Important Lessons from Our Children

My 10-year old daughter wanted me to read something last night. It turned out she had been working as a co-editor of her school's newspaper this year and the third issue just came out. There was a piece on the environment, but what caught my attention was a page describing several clubs at the school. My daughter wrote specifically about the "Kindness Club". These days, I would, every now and then, see a post on Facebook from the Philippines clamoring for the return of teaching good manners and right conduct (GMRC) in schools, but as the Department of Education has clarified: "Age appropriate values education and the lessons that are relevant and appropriate for our learners are being taught to students from kinder to grade 12." There is nothing wrong in teaching GMRC except that sometimes, our behavior simply becomes beholden to a set of rules. Children learn not because they wanted to, but because they ought to. Worse, it occasionally degrades into a sense of self-righteousness. Kindness is different. It is not merely following the rules. It involves positive action.

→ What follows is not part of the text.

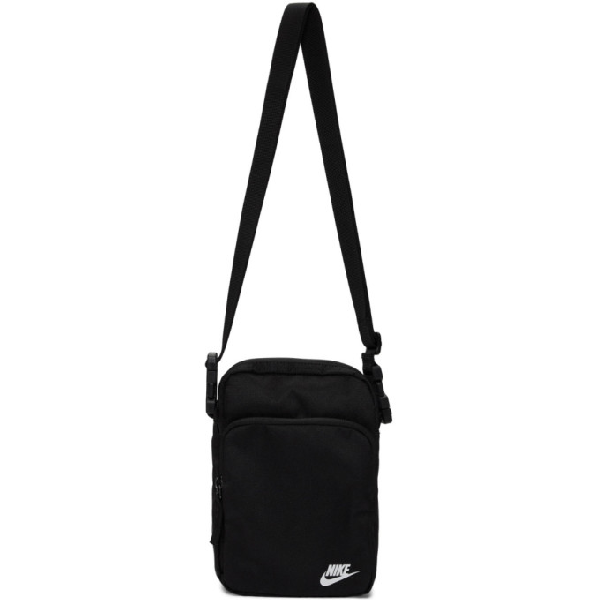 Nike Black Heritage Smit 2.0 Messenger Bag In 010 Blackwh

Making blankets for dogs in shelter is an act of kindness. Caring for the environment likewise is an act of kindness.




GMRC can actually come naturally from kind children.





We could really learn a thing or two from our children.

Similar to the United States, children in Philippine schools experience bullying. According to PISA 2018, in the Philippines, 65% of students reported being bullied at least a few times a month, compared to 23% on average across OECD countries. Bullies can demand GMRC from children they bully, but only kindness leaves no room for bullying.